Mais peut-être que justement cette autoroute ne me rendait pas heureuse, que j'avais besoin d'explorer des chemins dans les bois, même si c'est plus difficile que prévu, même si j'ai découvert plusieurs handicaps que je ne soupçonnais pas et qui me rendent cette marche encore plus compliquée, et paf, encore un deuil de plus à faire, celle de ma vie de valide. Peut-être que j'avais besoin de me confronter au monde, au vrai monde, et à sa dureté. Même si ça me fait mal, même si j'envie les gens autour de moi qui ont des vies si remplies et si stables et si pleines. J'aurais pu avoir encore cette vie si je l'avais voulu. Je ne l'ai pas voulu. Ca n'aurait pas été juste, et je n'avais pas le droit de profiter d'une stabilité qui ne m'était pas due.

Je suis partie. J'ai laissé la tranquilité et le confort et la monotonie. J'ai choisi de vivre. Et j'ai découvert, comme une sotte et naïve que je suis, que ça n'est pas facile. Que les choses qui allaient de soi quand on était deux et que j'avais du soutien, ne vont plus du tout comme je le voudrais maintenant que je dois tout gérer toute seule. J'ai honte parfois de ce manque de débrouillardise et de clairvoyance. On me dit forte, on me dit courageuse, moi je vois une petite fille qui a voulu jouer à la grande et qui ne sait pas s'y prendre correctement. Je vois quelqu'un qui se prend les pieds dans le tapis de la vie et qui aimerait un peu de répit. Mais je ne peux pas l'avoir, parce que je suis toute seule maintenant, et que je l'ai choisi.

Je mène tous ces deuils en même temps. Ca n'a rien de simple, ça n'a rien d'agréable. Mais c'est nécessaire. Un jour peut-être je pourrai stabiliser à nouveau cette vie et regarder en arrière cette période en me disant qu'elle était dure mais qu'elle valait la peine d'être vécue. 

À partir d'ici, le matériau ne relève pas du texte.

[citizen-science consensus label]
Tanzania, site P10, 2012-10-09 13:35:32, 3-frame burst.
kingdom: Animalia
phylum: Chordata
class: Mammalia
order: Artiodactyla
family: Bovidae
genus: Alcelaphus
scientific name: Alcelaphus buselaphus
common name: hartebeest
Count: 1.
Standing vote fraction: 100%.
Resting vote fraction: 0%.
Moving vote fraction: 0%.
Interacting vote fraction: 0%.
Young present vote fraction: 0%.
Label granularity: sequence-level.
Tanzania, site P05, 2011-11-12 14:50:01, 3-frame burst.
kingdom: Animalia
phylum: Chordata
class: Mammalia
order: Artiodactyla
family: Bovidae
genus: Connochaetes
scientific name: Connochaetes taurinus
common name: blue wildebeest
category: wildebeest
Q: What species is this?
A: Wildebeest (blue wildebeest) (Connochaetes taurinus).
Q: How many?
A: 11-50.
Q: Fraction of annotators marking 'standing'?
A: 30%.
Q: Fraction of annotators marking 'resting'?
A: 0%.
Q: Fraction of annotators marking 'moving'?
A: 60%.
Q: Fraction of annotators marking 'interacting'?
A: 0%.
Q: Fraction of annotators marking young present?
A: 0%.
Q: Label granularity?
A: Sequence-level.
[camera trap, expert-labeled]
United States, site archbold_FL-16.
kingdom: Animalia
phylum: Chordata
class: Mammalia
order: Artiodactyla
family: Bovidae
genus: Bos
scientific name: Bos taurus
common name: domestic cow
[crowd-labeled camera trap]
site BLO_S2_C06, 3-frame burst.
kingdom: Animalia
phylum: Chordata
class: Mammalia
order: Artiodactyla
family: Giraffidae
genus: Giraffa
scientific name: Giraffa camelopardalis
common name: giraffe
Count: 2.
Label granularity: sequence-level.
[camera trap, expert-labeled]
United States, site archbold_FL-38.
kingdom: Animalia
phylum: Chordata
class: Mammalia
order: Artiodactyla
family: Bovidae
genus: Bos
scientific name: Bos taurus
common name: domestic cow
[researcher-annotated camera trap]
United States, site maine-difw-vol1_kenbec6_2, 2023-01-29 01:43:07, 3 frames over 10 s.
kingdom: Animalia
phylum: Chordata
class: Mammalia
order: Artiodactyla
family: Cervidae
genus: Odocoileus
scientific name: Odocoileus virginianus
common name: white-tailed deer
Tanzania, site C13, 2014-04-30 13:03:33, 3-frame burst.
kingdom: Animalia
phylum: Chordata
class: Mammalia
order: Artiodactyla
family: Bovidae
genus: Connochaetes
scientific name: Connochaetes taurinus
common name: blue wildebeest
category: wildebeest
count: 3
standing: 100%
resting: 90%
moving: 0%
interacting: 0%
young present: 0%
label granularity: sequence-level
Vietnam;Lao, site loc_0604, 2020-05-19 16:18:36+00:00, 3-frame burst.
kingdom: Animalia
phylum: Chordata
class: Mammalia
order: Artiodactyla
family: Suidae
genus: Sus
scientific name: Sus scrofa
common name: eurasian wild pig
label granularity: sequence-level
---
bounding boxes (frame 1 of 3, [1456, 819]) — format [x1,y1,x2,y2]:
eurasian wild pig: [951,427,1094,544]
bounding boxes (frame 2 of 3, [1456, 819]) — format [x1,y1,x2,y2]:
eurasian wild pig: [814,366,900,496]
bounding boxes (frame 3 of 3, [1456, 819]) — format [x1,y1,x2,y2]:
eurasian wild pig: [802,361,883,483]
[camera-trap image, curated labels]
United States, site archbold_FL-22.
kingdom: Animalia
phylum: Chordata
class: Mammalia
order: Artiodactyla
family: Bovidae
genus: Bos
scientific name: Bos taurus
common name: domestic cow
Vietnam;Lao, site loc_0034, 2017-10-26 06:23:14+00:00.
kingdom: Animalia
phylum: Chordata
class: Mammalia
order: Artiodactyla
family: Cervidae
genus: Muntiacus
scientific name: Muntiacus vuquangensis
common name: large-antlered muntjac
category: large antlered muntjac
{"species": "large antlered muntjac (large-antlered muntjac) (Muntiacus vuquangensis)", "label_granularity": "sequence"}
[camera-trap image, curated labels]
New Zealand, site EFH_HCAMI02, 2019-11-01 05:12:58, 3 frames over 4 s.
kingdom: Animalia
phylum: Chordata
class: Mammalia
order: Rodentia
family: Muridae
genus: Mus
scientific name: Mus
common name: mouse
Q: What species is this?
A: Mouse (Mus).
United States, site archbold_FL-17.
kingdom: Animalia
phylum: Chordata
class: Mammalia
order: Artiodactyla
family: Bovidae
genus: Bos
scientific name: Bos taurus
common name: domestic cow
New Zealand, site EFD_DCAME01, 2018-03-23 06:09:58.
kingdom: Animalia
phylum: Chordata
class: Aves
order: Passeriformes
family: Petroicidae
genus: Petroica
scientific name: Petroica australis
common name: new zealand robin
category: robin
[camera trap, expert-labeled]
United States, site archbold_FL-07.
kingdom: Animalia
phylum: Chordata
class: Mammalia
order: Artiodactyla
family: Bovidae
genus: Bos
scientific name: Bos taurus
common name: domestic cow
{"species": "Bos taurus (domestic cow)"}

J'ai toujours pensé qu'on ne vivait rien par hasard, que tout ce qu'on vit nous mène précisément là on doit être, vers ce qu'on doit vivre. C'est probablement juste une pensée magique pour me rassurer, mais j'aime l'idée que quand on traverse quelque chose de dur ce n'est qu'un chemin vers autre chose de mieux. C'est réconfortant de se dire qu'après l'hiver vient le printemps.

Pour l'instant j'écris. J'efface, je recommence, mais j'avance quand même. J'avance dans ma réflexion, je défriche les chemins qui ne mènent nulle part, les idées qui ne sont pas intéressantes et celles qui font leur chemin, à travers ce que je regarde, ce que je lis, ce qui me nourrit. Tout ceci ressortira d'une façon ou d'une autre. Mon projet grandit, comme une graine qui puise dans le sol la force de sortir et de développer des feuilles. Cette force je la puise en moi aussi. Je veux devenir mon propre pilier quand tous mes autres piliers se sont effondrés. C'est un projet ambitieux mais j'aime cette idée. 

Le temps doit encore faire son oeuvre.